49 U.S.C. § 13907(a). Plaintiff cites a long list of cases for the proposition that the existence of an agency relationship between McCollister’s Transportation and United Van Lines is enough to insulate McCollister’s Transportation from Lohr Printing’s breach of contract claims. (See Pls.’ Br. at 9–11 (citing, inter alia, Berryman, 2007 WL 1296762, at *4; Marks v. Suddath Relocation Sys., Inc., 319 F.Supp. 746, 752 (S.D.Tex.2004); Oliver v. Atlas Van Lines, Inc., 504 F.Supp.2d 1213, 1217 (N.D.Ala.2007); Rehrn v. Balt. Storage Co., 300 F.Supp.2d 408, 417 (W.D.Va.2004); Nichols v. Mayflower Transit, LLC, 368 F.Supp.2d 1104, 1109 (D.Nev.2003); Parramore v.
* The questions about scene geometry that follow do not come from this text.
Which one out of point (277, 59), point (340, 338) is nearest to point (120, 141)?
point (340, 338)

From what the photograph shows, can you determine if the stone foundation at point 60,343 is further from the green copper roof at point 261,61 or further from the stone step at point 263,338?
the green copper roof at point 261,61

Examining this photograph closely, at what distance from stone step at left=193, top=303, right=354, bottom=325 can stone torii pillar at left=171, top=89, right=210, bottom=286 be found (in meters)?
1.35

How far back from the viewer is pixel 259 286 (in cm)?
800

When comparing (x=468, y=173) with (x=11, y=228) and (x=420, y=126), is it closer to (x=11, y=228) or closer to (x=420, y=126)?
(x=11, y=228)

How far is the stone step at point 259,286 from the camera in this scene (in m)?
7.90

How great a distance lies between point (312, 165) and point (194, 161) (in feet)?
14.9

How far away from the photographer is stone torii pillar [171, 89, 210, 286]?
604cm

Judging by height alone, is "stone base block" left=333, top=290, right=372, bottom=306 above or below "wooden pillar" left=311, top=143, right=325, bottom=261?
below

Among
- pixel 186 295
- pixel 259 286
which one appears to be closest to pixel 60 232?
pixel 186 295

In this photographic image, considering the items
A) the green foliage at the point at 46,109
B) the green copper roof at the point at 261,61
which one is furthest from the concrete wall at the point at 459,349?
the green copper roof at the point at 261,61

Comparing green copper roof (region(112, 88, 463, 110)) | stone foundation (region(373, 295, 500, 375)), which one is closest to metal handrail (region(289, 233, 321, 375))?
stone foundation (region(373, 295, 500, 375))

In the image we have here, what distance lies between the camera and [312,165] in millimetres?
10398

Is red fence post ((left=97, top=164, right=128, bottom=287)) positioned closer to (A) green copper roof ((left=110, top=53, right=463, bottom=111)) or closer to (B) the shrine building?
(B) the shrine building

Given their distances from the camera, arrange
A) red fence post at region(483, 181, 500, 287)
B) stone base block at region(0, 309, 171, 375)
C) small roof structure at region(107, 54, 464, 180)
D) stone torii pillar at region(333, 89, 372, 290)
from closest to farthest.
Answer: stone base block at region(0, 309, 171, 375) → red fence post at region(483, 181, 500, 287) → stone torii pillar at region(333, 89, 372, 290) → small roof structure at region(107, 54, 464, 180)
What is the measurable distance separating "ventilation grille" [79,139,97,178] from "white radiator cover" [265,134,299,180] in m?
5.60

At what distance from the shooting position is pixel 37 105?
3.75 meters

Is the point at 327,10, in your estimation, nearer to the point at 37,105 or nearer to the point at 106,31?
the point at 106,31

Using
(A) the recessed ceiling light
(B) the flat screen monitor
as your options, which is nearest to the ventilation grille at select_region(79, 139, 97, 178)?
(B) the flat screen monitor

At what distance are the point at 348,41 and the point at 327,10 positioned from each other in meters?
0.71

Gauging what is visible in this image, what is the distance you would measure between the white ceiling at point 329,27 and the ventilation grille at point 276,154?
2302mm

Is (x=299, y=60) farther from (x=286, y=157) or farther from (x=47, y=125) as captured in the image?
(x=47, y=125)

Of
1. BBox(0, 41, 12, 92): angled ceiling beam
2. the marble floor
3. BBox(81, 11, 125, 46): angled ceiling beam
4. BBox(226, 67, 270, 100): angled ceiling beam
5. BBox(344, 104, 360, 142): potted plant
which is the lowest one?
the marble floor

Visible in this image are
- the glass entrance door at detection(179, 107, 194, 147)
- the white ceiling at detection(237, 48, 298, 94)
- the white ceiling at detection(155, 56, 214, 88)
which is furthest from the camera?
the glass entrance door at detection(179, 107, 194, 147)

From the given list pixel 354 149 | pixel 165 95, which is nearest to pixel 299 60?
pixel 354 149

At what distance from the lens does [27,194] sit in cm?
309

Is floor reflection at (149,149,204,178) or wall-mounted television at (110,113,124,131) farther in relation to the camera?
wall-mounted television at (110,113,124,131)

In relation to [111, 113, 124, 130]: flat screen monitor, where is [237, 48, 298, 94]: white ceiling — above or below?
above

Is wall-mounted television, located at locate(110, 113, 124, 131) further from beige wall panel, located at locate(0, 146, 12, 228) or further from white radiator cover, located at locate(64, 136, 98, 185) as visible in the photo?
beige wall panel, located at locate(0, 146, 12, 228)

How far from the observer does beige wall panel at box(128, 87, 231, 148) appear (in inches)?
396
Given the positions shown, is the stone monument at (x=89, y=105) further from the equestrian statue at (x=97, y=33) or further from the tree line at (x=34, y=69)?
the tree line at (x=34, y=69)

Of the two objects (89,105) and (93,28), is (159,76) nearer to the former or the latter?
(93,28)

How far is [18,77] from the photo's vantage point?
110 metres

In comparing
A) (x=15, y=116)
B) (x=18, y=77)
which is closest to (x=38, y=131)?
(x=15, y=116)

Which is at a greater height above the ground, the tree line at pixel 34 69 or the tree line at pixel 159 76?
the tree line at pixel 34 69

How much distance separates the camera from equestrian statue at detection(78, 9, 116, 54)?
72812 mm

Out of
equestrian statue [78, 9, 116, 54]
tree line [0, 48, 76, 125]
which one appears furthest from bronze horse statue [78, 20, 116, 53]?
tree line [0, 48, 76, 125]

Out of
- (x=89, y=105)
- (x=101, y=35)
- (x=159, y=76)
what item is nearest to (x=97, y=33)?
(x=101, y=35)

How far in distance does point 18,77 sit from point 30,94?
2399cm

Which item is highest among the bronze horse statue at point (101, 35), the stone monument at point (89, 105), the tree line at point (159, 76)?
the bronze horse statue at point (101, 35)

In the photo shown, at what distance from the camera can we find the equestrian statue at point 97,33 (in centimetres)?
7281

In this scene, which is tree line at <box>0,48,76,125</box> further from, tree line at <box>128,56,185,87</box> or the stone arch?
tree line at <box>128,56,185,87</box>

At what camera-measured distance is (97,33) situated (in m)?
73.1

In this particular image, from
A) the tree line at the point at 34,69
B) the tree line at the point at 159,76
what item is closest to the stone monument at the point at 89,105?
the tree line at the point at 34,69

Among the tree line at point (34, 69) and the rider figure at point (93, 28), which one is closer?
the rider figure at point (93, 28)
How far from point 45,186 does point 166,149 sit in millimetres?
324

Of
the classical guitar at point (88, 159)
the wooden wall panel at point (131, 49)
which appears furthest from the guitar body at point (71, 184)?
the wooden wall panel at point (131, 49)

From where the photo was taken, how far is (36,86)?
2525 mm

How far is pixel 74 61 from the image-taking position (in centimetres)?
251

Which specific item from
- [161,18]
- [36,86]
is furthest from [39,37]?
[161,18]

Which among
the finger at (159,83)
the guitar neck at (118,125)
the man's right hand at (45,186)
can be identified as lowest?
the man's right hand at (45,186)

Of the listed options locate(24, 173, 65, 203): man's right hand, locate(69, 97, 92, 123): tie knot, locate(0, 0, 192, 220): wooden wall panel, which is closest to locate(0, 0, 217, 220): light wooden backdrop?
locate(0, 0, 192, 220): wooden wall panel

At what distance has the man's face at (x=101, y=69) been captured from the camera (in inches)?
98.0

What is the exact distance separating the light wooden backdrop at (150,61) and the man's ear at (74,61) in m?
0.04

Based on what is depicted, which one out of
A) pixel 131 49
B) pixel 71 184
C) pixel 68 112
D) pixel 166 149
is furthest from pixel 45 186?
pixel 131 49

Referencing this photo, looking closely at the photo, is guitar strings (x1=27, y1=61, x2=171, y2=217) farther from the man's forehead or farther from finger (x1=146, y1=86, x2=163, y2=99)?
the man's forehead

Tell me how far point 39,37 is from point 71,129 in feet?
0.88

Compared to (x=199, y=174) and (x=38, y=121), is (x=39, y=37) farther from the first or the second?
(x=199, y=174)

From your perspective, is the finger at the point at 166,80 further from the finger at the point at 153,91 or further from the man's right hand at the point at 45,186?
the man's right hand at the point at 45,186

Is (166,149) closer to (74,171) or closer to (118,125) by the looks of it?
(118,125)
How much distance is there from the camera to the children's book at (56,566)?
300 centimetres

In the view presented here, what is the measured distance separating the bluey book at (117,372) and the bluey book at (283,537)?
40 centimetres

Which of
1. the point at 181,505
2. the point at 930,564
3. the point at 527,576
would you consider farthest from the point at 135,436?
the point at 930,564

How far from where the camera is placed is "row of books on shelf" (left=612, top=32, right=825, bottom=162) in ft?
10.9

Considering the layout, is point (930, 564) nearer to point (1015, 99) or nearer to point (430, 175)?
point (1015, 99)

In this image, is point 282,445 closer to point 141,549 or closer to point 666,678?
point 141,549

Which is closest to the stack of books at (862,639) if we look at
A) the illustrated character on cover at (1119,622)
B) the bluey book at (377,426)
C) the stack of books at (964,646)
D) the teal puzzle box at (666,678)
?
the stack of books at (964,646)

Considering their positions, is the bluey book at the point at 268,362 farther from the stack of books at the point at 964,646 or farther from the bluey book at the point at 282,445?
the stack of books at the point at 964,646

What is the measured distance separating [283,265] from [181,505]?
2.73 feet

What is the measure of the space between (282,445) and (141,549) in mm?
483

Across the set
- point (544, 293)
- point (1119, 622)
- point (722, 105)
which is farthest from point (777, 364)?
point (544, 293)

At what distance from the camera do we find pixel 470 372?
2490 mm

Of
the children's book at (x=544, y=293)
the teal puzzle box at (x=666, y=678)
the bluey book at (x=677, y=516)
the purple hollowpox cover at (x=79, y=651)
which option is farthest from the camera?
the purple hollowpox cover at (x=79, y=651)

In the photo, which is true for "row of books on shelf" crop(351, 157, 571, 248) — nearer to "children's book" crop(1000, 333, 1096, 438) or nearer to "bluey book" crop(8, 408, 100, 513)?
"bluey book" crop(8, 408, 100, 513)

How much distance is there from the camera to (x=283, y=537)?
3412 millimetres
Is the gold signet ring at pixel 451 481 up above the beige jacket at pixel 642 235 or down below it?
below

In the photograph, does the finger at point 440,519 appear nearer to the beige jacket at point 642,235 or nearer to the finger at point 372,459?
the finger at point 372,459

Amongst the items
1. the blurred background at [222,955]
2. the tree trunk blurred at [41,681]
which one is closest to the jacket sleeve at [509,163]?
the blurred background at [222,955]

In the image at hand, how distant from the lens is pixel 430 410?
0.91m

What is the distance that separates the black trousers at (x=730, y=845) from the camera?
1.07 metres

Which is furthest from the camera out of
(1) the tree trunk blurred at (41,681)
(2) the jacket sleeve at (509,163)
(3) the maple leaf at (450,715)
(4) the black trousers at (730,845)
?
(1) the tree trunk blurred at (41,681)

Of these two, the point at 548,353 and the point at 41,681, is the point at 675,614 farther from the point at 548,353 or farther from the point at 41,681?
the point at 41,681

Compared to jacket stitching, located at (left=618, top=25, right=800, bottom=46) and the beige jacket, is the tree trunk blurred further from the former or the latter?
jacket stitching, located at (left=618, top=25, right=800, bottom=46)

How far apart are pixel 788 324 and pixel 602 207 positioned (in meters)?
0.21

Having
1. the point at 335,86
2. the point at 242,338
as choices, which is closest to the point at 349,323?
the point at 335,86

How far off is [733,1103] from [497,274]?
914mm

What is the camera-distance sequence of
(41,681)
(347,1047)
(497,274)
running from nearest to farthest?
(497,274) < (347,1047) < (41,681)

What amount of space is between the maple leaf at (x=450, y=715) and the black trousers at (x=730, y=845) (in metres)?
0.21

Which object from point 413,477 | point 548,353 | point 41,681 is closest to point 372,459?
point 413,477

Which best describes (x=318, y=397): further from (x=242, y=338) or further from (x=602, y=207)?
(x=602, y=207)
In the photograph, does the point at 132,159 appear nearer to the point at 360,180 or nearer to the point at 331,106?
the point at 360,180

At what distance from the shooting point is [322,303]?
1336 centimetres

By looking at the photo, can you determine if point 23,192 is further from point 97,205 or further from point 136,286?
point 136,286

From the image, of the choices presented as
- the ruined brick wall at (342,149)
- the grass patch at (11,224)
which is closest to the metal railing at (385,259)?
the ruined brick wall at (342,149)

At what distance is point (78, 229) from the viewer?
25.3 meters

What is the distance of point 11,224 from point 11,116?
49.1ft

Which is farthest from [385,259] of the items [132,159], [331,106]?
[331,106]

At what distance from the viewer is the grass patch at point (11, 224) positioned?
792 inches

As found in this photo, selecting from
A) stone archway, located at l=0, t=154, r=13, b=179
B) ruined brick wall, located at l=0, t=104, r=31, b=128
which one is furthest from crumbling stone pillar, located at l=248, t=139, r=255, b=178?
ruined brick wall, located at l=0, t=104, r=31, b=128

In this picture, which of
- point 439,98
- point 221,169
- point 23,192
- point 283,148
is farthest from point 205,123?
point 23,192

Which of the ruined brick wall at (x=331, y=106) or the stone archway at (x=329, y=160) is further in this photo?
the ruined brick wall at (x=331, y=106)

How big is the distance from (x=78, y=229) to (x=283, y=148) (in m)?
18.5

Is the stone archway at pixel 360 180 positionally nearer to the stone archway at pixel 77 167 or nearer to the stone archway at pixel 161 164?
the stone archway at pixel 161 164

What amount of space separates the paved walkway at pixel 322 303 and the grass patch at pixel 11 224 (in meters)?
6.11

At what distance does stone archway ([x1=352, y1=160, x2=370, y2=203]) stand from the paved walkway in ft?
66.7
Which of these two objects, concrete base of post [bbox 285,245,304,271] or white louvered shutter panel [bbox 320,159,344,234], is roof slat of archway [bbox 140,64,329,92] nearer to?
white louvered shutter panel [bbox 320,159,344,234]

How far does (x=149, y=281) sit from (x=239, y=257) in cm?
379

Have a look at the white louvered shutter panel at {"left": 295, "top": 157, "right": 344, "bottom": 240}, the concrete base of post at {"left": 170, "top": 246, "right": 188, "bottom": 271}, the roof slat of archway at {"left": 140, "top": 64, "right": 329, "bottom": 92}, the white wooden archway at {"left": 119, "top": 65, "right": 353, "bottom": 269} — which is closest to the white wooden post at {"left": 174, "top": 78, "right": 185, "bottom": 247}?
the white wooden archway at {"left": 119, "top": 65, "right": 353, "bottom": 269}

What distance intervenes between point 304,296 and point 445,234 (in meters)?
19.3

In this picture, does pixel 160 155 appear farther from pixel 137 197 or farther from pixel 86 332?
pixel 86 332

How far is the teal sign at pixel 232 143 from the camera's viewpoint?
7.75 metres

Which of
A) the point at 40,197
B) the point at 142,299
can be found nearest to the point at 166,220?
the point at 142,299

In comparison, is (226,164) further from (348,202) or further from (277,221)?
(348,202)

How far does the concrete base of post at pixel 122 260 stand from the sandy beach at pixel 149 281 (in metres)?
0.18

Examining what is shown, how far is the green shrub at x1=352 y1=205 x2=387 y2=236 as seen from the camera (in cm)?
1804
Tru–Pak Moving Sys., Inc., 286 F.Supp.2d 643, 649 (N.D.N.C.2003); Mallory v. Allied Van Lines, Inc., No. 02–7800, 2004 WL 870697 (E.D.Pa. Apr.7, 2004))).

 

None of the cases cited by Plaintiffs, however, squarely address the present situation, in which there appears to be a question as to whether the McCollister’s Transportation may be properly considered the disclosed agent of United Van Lines. Defendant has alleged that McCollister’s Transportation appeared on correspondence and documents related to the move and that it had a contract with McCollister’s Transportation separate and apart from the bill of lading.

 

Arguably, in the absence of a disclosed relationship, McCollister’s Transportation should be treated as a broker because it did not act as a motor carrier in this transaction and ultimately only facilitated the delivery in question. Most courts have held that brokers are not subject to Carmack liability. See, e.g., Chubb Grp. of Ins. Cos. v. H.A. Transp. Sys., Inc., 243 F.Supp.2d 1064 (C.D.Cal.2002); Prof’l Commc’n, Inc. v. Contract Freighters, Inc., 171 F.Supp.2d. 546, 551 (D.Md.2001); Indep. Mach., Inc. v. Kuehne & Nagel, Inc., 867 F.Supp. 752, 761 (N.D.Ill.1994); Commercial Union Indus. Co. v. Forward Air, Inc., 50 F.Supp.2d 255, 258 (S.D.N.Y.1999); Adelman v. Hub City L.A. Terminal, 856 F.Supp. 1544, 1547–48 (N.D.Ala.1994). Consequently, state law generally governs brokers’ liability for any loss or damage of cargo in transit. See id.

 

At this stage, the Court believes it would be inappropriate to dismiss the counterclaims against McCollister’s Transportation. Defendant, by presenting the circumstances that surrounded its negotiations with McCollister’s Transportation, has alleged facts sufficient to constitute a “plausible” claim for a breach of contract. The plausibility standard of Iqbal does not require total certainty. Instead, it is “a context-specific task that requires the reviewing court to draw on its judicial experience and common sense.”   Iqbal, 129 S.Ct. at 1950. Because many of the allegations in the Answer require a context specific inquiry and necessitate the development of the factual record before the Court can decided whether, as a matter of law, McCollister’s Transportation can be held liable separate and apart from United Van Lines, Plaintiffs’ arguments, which are certainly colorable, are best addressed by way of a motion for summary judgment after discovery has concluded.

 

c. Defendant’s Remaining Affirmative Defenses

Plaintiffs contend that Defendant’s equitable affirmative defenses have no relevance to the Complaint, which seeks a declaration pursuant to controlling federal law that United Van Lines’ liability is limited to $5.00/lb. under the Bill of Lading. The Court, however, believes that any facts supporting Defendant’s contentions can and should be fleshed out through discovery. Essentially, United Van Lines and McCollister’s Transportation have asked the Court to rule on the viability of an affirmative defense before allowing Lohr Printing to explore the underlying merits of its claims. The Declaratory Judgment Act is not meant for this purpose. See generally Coffman v. Breeze Corp., 323 U.S. 316, 322–24, 65 S.Ct. 298, 89 L.Ed. 264 (1945); Calderon v. Ashmus, 523 U.S. 740, 747, 118 S.Ct. 1694, 140 L.Ed.2d 970 (1998). Accordingly, the Court will deny Plaintiffs’ motions to strike Defendant’s affirmative defenses pending the outcome of discovery. If, after adequate discovery, Plaintiffs believe that there is insufficient evidence to support the affirmative defenses asserted, it may move for summary judgment.

 

IV. CONCLUSION

For the foregoing reasons, Plaintiffs’ Motion will be granted in part and denied in part. An appropriate order will follow.